En bref
- Fermi Explorer veut lancer dès 2029 une minuscule sonde vers Alpha Centauri.
- Son approche mise sur une technologie simple et un budget de 15 millions de dollars.
- Le voyage durerait environ 80.000 ans, avec l’espoir qu’une civilisation future retrouve la sonde.
15 millions de dollars pour viser une autre étoile, avec un lancement dès 2029. Dit comme ça, le projet a un côté SF bricolée dans un garage. Et pourtant, c’est précisément ce qui le rend intéressant.
Un projet minuscule, mais un vrai cap historique
Derrière Fermi Explorer, on retrouve les fondateurs de Starcloud, Philip Johnston, Adi Oltean et Ezra Feilden, rejoints par le program manager Garret Jameson. Leur structure à but non lucratif veut envoyer un engin avec une charge utile carrée de 10 cm, pour une masse totale d’1 kilo, vers l’espace interstellaire.
Si ça part vraiment, l’objet deviendra le premier engin humain explicitement lancé vers une autre étoile, et le sixième à quitter notre système solaire. Pas mal pour une boîte métallique minuscule. Le nom renvoie au paradoxe de Fermi, cette vieille question qui hante la science-fiction comme la recherche spatiale, pourquoi on n’a toujours rien vu d’intelligent ailleurs.
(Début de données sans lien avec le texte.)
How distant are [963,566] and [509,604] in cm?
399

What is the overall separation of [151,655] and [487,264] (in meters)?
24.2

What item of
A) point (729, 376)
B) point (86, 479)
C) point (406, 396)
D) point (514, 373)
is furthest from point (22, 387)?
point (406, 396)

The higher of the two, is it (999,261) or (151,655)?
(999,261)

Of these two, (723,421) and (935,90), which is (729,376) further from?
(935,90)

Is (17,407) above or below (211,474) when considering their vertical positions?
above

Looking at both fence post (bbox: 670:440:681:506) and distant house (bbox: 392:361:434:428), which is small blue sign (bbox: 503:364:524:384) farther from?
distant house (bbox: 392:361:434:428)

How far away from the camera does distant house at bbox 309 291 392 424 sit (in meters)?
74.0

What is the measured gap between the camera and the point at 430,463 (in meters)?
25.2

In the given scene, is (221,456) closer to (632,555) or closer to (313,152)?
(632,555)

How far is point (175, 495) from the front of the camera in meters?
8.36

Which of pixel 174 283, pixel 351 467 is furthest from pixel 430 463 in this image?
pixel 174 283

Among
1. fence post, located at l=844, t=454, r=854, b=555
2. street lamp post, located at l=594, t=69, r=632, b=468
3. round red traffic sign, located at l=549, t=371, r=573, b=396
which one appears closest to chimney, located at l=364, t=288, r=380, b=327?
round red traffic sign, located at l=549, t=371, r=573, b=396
Le contre-pied total des rêves à milliards
Là où pas mal de projets interstellaires se cassent les dents sur les distances absurdes, Fermi Explorer choisit un chemin presque anti-hype. Pas de techno miracle, pas de propulsion laser à développer pendant des décennies, pas de facture délirante.
Le contraste avec Breakthrough Starshot saute aux yeux. Lancé en 2016 par Yuri Milner avec le soutien de Mark Zuckerberg, ce programme visait Alpha Centauri en vingt à trente ans grâce à un système de propulsion laser inédit. L’effort s’est effondré en 2025.
Philip Johnston, lui, résume assez bien l’état d’esprit. Il raconte avoir été emballé puis déçu par Starshot, et explique que c’est justement pour ça que son équipe veut lancer quelque chose dans trois ans. Selon lui, la différence majeure tient au fait que les autres missions interstellaires cherchent à arriver du vivant des humains, ce qui impose des programmes de R&D à milliards. Leur choix, dit-il, c’est « 80 000 ans comme mission minimale viable ». Le concept est fou, mais au moins il assume sa folie.
Comment atteindre Alpha Centauri sans magie ?
Le plan reste assez terre à terre. L’engin partirait en rideshare sur une fusée, puis utiliserait une propulsion électrique peu puissante mais efficace pour enchaîner des orbites et profiter d’effets de fronde avant de quitter le système solaire.
Le vaisseau fonctionnerait pendant environ 12 ans, avant une très longue phase de dérive vers Alpha Centauri. Et il faut garder les chiffres en tête. Voyager, lancée en 1977, se trouve aujourd’hui à environ 26 milliards de kilomètres de la Terre. Alpha Centauri, elle, est à 41 000 milliards de kilomètres. Résultat, on parle bien d’un voyage de 80.000 ans.
Une capsule pour le futur, pas pour l’arrivée
L’équipe cherche maintenant des partenaires, des financements, des conseils, mais aussi des charges utiles scientifiques et artistiques, dans l’esprit des capteurs et du Golden Record embarqués sur Voyager de la NASA.
Et non, le but n’est pas de réveiller le vaisseau au bout du trajet. Philip Johnston estime que si un os de dinosaure peut durer 200 millions d’années, une boîte en métal peut survivre sans souci à l’environnement radiatif attendu pendant 50.000 ans. L’idée, dit-il, n’est pas d’alimenter l’appareil au terme des 80.000 ans, mais d’espérer qu’une future civilisation humaine l’intercepte. C’est moins Star Trek que bouteille à la mer cosmique. Et franchement, l’image reste assez incroyable.